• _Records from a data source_
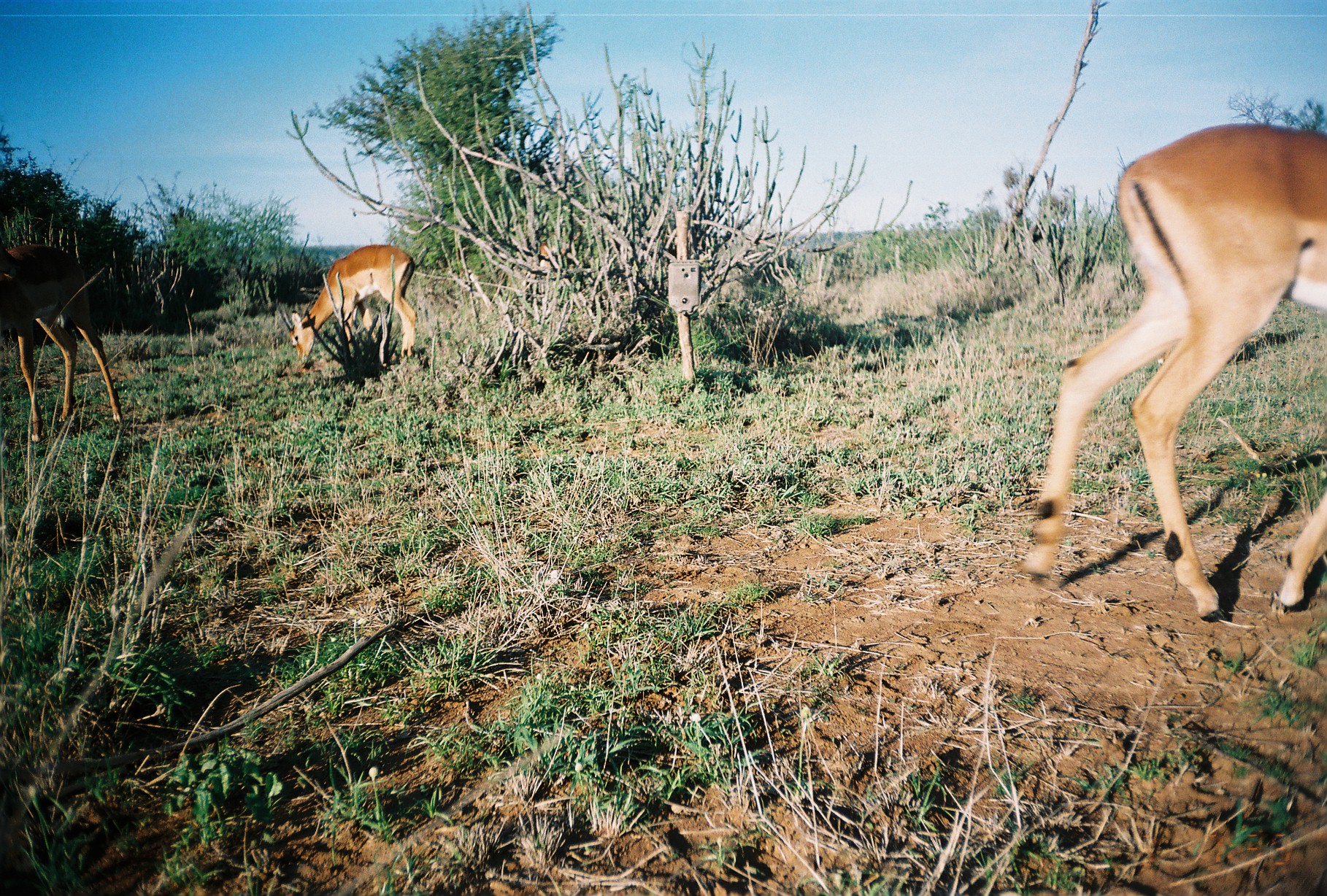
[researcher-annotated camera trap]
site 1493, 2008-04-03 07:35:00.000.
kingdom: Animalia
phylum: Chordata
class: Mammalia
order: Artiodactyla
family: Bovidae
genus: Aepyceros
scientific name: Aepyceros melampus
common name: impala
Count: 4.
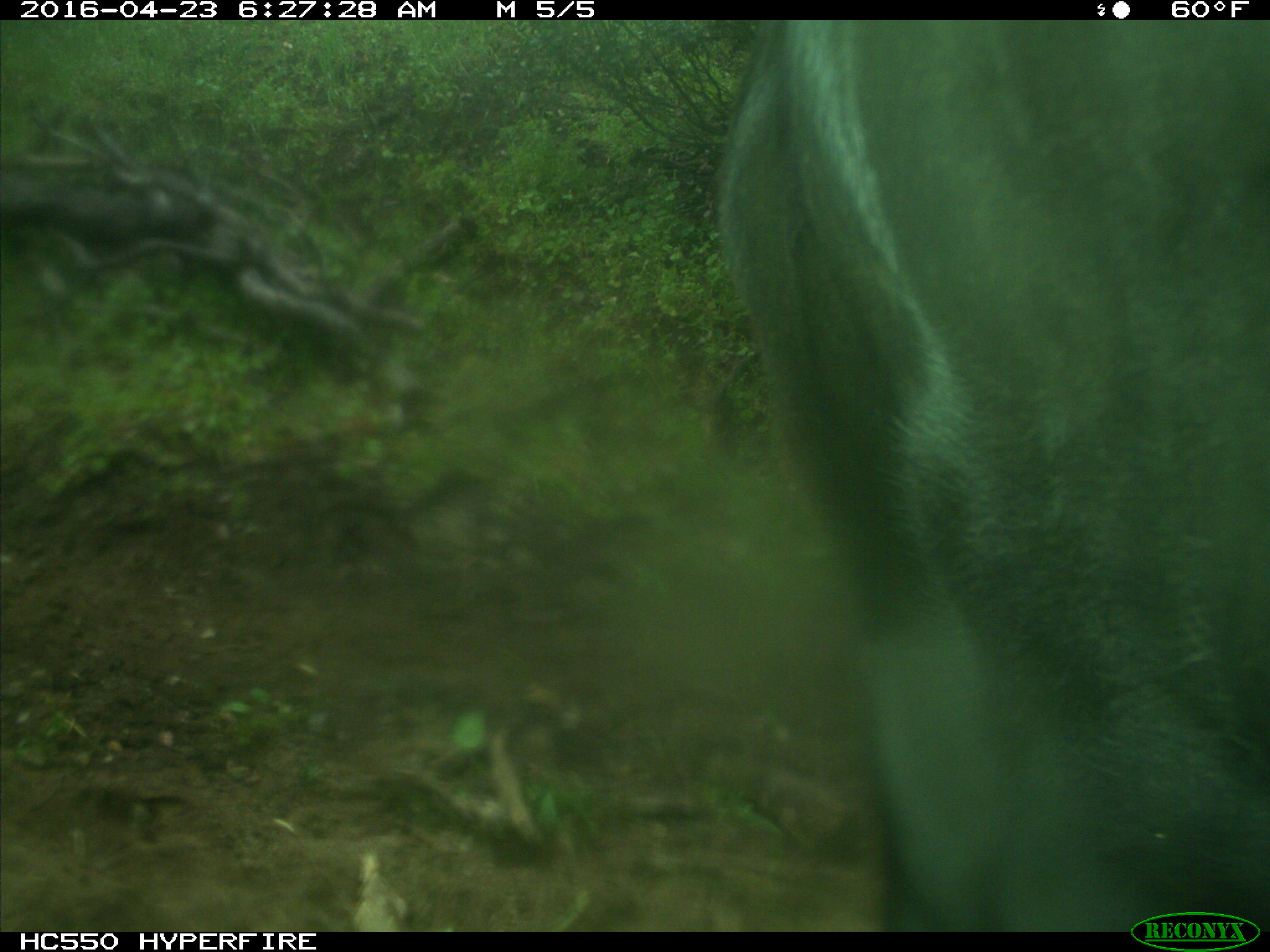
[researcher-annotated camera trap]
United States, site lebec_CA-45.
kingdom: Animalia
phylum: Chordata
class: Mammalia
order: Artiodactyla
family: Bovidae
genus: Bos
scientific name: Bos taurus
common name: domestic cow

• _Description of the task_
Retype the data above verbatim, minus images.

• _Response below_
[researcher-annotated camera trap]
site 1493, 2008-04-03 07:35:00.000.
kingdom: Animalia
phylum: Chordata
class: Mammalia
order: Artiodactyla
family: Bovidae
genus: Aepyceros
scientific name: Aepyceros melampus
common name: impala
Count: 4.
[researcher-annotated camera trap]
United States, site lebec_CA-45.
kingdom: Animalia
phylum: Chordata
class: Mammalia
order: Artiodactyla
family: Bovidae
genus: Bos
scientific name: Bos taurus
common name: domestic cow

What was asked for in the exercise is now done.